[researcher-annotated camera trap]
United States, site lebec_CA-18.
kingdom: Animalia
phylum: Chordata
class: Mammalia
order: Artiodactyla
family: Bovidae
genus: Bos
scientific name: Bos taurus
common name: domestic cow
..........
### YOUR OBJECTIVE
Please give back only the lines starting with the one that contains "United States, site lebec_CA-18." and ending with the last line of the listing, retyped exactly.

### TASK OUTPUT
United States, site lebec_CA-18.
kingdom: Animalia
phylum: Chordata
class: Mammalia
order: Artiodactyla
family: Bovidae
genus: Bos
scientific name: Bos taurus
common name: domestic cow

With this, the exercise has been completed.